Esta noche, a las doce, caerá el Estado de Alarma como cae un imperio atmosférico, asfixiante, tenebroso, y da miedo aún escuchar a los vasallos biempensantes de este terruño llamado España enfadarse por recuperar en Madrid una hora más de bares, un viaje en furgoneta al pueblo encalado con el último disco de C. Tangana sonando con las ventanillas bajadas, un paseo nocturno de madrugada por las calles vibrantes de mayo. Qué amargados, pienso, qué fácilmente entregaron nuestras únicas armas: las de hacer con lo poco que tenemos lo que nos dé la podrida gana.

El español beato es domesticable, cobarde, chivato, gusta de señalar, se acomoda en la represión, sólo se siente puro si se contiene; el español beato habla y teoriza sobre una libertad que ni conoce ni entiende, porque en cuanto otros conquistamos un tramo, consiguen que nos sintamos raros, sucios, enfermos, locos, degenerados, como culpables por disfrutar, como manchados por reírnos un rato en medio de esta solemnidad insoportable, de este funeral que nos hacen creer que es de todos, de esta agonía lenta que se desenvuelve en el mundo light que nos han prometido: comida sin carne, hombres sin testosterona, fiestas sin amigos, amor sin romanticismo, sexo sin violencia, alcohol sin grados.

El español beato nos mira a los díscolos, aún, como nos miraban las monjas del colegio a las niñas cuando nos crecían las tetas, cuando nuestra naturaleza de mujer tomaba carne y pezón rosado, cuando se nos movían los pechos primerizos corriendo en gimnasia: como llamándonos putas por caminar hacia nuestro destino inesquivable de hembras malditas.

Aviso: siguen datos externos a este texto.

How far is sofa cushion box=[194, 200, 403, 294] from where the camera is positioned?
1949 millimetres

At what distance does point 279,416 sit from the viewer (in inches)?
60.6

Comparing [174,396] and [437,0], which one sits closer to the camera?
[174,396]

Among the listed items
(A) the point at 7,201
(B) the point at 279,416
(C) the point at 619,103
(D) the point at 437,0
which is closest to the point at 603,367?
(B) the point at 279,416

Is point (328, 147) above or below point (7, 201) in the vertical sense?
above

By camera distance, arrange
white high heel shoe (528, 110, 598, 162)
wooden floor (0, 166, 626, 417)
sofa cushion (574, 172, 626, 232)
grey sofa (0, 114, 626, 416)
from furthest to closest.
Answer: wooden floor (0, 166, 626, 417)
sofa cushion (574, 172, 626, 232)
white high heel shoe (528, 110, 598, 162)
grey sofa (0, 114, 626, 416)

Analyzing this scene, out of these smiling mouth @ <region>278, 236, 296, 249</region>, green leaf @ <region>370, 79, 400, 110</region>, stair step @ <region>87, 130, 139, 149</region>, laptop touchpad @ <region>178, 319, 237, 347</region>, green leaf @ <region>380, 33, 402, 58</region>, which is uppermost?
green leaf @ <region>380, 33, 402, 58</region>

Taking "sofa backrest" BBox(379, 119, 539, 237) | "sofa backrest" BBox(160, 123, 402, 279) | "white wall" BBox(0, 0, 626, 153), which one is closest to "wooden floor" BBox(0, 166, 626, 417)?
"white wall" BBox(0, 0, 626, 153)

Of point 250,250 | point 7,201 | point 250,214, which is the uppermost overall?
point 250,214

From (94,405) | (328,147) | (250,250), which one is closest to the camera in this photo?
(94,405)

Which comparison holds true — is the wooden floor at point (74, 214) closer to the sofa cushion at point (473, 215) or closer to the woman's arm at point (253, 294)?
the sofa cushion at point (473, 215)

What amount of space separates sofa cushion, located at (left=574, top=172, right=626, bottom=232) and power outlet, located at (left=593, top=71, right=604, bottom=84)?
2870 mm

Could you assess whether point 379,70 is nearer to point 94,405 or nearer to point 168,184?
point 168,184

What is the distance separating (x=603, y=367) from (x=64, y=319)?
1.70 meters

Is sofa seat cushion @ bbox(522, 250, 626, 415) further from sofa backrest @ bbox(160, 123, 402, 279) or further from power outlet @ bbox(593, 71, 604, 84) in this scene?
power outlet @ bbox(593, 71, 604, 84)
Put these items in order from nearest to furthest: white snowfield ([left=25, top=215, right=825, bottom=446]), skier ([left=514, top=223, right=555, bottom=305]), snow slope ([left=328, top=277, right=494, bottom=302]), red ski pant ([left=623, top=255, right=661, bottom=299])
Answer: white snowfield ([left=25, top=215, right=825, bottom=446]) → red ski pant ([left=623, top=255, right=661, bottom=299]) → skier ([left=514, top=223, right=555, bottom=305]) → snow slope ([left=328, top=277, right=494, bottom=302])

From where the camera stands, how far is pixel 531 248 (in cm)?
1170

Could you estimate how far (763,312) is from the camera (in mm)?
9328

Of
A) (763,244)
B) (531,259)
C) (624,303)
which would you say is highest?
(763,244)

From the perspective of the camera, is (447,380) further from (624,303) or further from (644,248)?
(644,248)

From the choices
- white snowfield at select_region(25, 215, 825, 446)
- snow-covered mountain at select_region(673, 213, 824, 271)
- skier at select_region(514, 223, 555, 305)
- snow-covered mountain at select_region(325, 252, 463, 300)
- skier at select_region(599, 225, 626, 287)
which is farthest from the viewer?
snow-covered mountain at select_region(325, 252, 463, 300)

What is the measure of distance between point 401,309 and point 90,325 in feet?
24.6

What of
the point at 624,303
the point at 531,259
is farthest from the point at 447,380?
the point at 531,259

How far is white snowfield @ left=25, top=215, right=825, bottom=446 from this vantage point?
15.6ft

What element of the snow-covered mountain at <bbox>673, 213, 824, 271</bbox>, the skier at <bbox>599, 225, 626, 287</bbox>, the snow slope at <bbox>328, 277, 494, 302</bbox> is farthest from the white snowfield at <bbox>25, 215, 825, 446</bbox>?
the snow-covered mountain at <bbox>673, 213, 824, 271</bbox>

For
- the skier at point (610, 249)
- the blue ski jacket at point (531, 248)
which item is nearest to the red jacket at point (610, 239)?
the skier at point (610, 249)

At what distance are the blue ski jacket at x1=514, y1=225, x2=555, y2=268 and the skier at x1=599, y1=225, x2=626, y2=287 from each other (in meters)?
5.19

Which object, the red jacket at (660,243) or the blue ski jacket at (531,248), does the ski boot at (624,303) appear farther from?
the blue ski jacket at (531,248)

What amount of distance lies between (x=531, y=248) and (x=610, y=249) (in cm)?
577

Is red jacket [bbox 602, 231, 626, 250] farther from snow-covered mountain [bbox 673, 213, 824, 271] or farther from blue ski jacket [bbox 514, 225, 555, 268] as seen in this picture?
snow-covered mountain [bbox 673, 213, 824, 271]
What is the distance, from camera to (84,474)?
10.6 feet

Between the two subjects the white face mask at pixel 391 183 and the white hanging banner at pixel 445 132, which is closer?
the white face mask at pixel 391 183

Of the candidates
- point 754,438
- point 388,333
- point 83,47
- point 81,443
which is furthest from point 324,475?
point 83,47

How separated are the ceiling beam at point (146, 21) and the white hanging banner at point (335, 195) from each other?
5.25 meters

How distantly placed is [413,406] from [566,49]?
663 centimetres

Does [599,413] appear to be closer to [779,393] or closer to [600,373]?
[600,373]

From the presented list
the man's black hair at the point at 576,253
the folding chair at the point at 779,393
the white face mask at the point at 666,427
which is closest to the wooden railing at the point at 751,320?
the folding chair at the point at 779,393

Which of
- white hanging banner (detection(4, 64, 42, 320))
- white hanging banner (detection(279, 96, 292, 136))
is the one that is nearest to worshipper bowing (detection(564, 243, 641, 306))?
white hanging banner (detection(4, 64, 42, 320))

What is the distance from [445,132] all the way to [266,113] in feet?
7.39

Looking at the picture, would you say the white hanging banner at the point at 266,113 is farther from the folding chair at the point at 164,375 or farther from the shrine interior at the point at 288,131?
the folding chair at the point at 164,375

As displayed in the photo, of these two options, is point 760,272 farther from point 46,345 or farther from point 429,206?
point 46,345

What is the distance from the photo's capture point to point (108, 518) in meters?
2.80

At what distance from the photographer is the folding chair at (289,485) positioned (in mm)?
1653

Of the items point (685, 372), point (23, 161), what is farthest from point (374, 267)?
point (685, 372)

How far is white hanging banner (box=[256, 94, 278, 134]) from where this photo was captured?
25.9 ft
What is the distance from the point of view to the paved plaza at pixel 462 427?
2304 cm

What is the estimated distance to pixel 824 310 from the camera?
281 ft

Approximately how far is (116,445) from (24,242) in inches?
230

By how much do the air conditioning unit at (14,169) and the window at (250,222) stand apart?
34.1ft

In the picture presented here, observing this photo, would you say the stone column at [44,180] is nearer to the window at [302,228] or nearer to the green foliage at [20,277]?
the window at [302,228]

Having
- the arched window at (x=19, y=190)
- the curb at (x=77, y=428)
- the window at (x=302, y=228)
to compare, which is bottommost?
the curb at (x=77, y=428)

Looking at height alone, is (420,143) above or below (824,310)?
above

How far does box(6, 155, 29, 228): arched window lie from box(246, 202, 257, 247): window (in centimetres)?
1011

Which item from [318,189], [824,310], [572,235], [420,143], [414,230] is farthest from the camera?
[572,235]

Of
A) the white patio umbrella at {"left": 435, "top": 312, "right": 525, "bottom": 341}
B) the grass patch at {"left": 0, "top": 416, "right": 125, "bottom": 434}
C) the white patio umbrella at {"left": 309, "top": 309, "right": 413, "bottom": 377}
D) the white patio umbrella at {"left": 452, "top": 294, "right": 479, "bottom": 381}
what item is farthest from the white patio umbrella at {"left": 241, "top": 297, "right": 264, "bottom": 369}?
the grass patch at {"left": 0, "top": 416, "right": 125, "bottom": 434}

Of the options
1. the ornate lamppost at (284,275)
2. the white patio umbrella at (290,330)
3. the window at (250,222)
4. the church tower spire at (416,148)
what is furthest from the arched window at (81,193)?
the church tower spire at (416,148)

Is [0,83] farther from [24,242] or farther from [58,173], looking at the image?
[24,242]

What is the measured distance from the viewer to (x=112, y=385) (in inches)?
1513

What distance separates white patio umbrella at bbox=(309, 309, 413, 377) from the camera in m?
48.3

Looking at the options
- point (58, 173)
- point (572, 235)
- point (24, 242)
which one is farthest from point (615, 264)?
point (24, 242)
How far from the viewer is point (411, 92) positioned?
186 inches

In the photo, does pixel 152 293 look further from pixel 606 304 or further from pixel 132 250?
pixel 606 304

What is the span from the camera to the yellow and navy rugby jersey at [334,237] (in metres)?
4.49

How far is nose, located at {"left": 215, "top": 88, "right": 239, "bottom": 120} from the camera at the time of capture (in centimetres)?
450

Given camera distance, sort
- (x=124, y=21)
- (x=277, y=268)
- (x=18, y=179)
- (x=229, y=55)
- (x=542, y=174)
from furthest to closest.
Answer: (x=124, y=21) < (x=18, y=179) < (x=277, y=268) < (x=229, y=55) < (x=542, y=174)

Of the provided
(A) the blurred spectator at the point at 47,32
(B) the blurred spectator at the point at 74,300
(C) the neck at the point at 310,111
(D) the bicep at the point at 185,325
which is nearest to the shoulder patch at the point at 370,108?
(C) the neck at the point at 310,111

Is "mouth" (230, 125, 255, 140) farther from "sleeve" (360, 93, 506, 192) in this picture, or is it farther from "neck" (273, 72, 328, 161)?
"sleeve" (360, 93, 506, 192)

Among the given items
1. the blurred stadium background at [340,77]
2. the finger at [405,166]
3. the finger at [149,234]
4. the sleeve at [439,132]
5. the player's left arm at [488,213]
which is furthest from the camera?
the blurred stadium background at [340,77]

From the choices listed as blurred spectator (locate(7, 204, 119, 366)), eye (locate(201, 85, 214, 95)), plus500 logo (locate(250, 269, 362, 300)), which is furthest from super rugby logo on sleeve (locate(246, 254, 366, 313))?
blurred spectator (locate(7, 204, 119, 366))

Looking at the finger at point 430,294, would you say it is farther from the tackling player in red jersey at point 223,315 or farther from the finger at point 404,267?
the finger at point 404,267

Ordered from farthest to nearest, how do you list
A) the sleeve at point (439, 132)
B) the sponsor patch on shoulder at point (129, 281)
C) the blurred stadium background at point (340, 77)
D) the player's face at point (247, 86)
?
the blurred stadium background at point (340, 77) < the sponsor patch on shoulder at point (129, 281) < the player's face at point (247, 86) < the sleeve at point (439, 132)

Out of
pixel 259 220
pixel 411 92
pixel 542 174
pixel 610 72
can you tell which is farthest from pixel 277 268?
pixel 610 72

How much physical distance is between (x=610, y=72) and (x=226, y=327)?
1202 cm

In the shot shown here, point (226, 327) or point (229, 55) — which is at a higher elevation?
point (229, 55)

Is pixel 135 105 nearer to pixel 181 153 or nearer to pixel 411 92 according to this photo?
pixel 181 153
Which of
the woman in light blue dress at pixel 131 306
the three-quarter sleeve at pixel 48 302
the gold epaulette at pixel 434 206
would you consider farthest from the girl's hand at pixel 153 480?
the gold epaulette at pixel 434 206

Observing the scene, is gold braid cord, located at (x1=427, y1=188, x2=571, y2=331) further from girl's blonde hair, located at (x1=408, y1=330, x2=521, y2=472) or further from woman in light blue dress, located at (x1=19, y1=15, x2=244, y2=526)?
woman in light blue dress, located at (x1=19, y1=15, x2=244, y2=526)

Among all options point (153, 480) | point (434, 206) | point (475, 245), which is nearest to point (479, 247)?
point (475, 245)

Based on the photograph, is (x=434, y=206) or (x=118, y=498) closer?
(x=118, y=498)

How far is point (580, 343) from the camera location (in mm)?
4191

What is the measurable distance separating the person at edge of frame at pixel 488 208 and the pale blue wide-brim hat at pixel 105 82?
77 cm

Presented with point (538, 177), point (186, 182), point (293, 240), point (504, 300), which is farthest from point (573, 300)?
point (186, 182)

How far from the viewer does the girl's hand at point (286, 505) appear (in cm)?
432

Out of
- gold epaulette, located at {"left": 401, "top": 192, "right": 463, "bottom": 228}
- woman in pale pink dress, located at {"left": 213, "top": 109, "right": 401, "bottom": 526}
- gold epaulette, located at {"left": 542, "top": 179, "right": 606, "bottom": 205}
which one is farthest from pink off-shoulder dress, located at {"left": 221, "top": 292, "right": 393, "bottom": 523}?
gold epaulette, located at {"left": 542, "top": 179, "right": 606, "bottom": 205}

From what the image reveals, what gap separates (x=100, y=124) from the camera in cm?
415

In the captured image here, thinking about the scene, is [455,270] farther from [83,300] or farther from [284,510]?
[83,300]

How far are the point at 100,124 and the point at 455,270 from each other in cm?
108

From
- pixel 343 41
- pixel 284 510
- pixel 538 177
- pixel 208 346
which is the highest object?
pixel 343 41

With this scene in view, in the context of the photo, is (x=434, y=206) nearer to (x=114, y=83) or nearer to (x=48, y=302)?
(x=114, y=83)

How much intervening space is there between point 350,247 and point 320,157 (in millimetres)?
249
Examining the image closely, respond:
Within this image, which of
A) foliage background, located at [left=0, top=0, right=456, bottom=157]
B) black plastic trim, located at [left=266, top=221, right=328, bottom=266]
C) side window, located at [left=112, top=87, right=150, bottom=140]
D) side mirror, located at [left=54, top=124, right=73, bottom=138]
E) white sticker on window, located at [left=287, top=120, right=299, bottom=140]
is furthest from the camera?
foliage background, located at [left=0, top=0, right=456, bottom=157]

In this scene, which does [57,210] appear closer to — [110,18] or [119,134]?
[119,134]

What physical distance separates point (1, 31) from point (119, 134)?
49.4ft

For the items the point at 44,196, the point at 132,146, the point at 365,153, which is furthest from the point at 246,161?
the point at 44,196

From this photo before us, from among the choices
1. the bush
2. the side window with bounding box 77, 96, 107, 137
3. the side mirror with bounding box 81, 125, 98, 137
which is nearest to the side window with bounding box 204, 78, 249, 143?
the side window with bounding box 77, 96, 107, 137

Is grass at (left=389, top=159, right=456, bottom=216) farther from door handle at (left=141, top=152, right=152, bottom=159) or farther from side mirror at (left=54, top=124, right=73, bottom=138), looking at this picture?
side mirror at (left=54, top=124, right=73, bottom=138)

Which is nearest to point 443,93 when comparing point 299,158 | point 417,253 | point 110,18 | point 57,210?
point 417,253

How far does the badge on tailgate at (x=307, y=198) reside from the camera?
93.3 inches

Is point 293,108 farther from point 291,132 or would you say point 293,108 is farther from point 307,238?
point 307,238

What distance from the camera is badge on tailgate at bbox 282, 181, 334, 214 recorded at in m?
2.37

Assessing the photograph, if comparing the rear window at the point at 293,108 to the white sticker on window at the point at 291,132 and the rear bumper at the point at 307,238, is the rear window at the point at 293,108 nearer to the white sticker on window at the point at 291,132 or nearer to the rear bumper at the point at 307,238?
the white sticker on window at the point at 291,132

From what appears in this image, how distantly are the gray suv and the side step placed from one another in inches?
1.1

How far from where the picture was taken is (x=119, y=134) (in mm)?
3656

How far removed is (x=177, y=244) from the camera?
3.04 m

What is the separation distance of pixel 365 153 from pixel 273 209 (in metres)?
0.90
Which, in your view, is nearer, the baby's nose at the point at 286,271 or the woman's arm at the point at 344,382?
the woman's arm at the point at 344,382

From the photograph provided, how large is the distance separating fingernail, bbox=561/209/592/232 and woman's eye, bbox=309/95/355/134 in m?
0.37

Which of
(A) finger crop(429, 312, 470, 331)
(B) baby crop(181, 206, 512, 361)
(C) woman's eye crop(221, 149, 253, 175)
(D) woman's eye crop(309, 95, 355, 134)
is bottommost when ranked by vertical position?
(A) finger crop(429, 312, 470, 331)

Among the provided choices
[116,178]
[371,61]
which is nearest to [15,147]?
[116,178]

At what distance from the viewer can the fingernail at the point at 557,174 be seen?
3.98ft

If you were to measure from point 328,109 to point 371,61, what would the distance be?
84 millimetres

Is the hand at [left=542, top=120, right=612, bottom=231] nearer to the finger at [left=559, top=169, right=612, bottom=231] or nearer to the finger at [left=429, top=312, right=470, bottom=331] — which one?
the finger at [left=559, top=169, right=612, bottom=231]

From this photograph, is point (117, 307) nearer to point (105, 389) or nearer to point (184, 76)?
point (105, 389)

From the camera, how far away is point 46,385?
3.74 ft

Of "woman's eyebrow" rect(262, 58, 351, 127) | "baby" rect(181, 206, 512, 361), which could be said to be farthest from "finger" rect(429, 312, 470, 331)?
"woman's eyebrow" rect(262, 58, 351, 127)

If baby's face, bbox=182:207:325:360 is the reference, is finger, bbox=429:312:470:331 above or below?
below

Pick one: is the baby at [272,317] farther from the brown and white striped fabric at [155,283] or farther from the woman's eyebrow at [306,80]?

El español beato siempre tuvo estas cosas: un complejo terrible por no saber ser feliz, por no dar ni en décadas con las teclas del placer terrenal y sencillo, y en el Estado de Alarma intuyo que ha encontrado un filón para no tener que reconocer que su existencia estaba vacía de estímulos. Nos prefería a todos castigados, el mentecato.

Prefería no saber que los díscolos, mientras ellos bostezan de tedio mirando la grieta de su habitación, nos estamos abriendo un vermú rojo y cocinándonos unos langostinos plancha y unas morcillitas divinas -¡depredadores!-, que más tarde tomaremos café con Baileys y con hielo y que mucho después brindaremos con los nuestros y montaremos una sobremesa flamenca y larga, como la de Tiny Desk con Antonio Carmona, y nos encenderemos un cigarro -¡viciosos!- que será malísimo, malísimo, malísimo, pagano y peligroso, como todo lo que es divertido e interesante, como todo lo que nos mantiene jugando a los lobos en este redil de ovejitas carcas. Que se jodan.

“Las cosas que mi gente quiere / son las cosas que siempre he querío’ / una copita pa brindar / y otras dos pa los dos que vienen contigo”: y se resumió la victoria aplastante de Ayuso. Aún habrá quien siga escandalizado, atónito, sorprendido. Pero es así el español beato, ustedes lo han visto, nos tiene rodeados con sus juicios y sus impertinencias, “es triste, tose y sin embargo se complace en su pecho colorado, / lo único que hace es componerse de días / es lóbrego mamífero y se peina”, como escribía César Vallejo, que también lo sabía.

Ahora el meapilas nos pone cara de circunspección a los que nos alegramos de recuperar al menos un extracto de la vieja vida, y me recuerdan a los chavales que le daban la razón al profesor cuando nos recluía a todos sin recreo llamándonos “delincuentes” por ser críos y salvajes, por desafiar la norma, por defender la alegría; a esos chavales tristes y pelotas a los que les daba igual no salir a jugar porque, total, tampoco tenían con quién hacerlo. Sonrío hoy: el viernes próximo volverá a cerrar el bar a las doce, mosquéense los torcuatos. Pienso en el poema de Juan Ramón Jiménez: “Yo sólo vivo dentro de la primavera / los que la veis desde fuera / qué sabéis de mi centro”.